### Directions for this task
Pick out each line in the items below that contains the word "Among" and copy those lines.

### Entries supplied
——————
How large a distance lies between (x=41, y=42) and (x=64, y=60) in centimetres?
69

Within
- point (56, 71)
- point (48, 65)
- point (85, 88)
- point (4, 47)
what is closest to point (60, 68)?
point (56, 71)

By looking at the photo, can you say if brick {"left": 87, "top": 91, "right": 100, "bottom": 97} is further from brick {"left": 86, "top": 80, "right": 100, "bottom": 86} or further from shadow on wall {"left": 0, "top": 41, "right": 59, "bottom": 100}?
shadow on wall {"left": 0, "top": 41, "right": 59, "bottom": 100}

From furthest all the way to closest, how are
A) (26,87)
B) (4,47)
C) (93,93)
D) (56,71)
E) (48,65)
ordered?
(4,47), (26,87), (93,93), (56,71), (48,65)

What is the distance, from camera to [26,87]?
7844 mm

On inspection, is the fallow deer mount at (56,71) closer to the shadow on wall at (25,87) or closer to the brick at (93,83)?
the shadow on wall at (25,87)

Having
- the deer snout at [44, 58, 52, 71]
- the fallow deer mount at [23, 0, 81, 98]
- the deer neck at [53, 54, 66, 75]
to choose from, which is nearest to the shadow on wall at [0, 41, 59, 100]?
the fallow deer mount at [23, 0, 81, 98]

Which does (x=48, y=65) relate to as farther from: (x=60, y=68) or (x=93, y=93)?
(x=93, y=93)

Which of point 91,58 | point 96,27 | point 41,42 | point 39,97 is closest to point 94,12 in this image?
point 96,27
——————
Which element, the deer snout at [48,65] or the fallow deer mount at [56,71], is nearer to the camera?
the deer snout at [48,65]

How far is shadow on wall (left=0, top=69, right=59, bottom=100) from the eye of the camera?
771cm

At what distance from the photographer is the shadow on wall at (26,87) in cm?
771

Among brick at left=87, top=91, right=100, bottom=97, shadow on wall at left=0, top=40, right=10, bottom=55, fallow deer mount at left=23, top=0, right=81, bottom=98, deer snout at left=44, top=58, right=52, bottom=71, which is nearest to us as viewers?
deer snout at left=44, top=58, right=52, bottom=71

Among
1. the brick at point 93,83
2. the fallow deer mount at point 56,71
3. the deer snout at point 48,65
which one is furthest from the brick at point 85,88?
——————
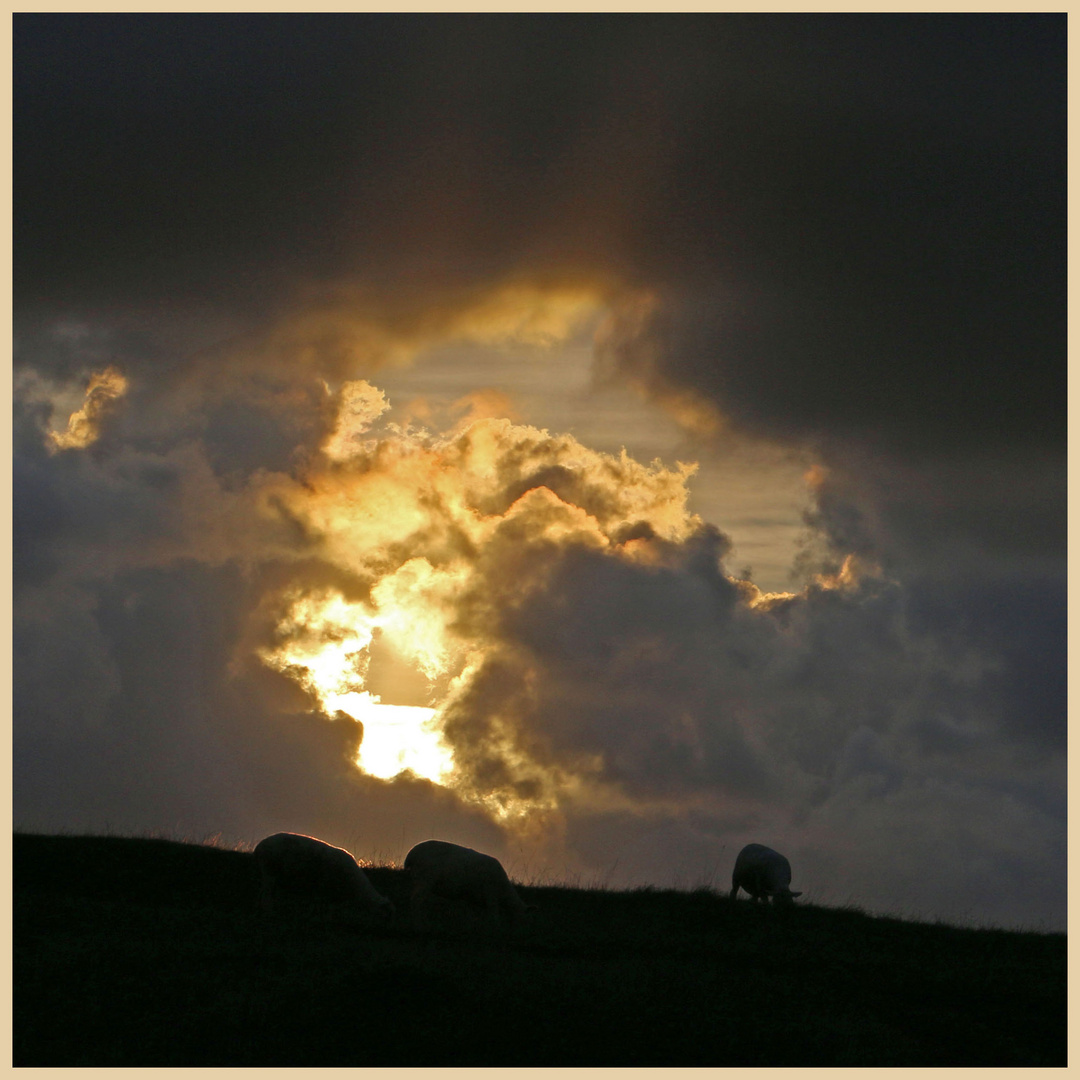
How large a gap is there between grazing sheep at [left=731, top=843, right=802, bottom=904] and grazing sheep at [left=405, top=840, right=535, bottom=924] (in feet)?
——————
### Written reply
Among brick at left=87, top=91, right=100, bottom=97, shadow on wall at left=0, top=40, right=10, bottom=55, fallow deer mount at left=23, top=0, right=81, bottom=98, deer snout at left=44, top=58, right=52, bottom=71, which is nearest to us as viewers?
Among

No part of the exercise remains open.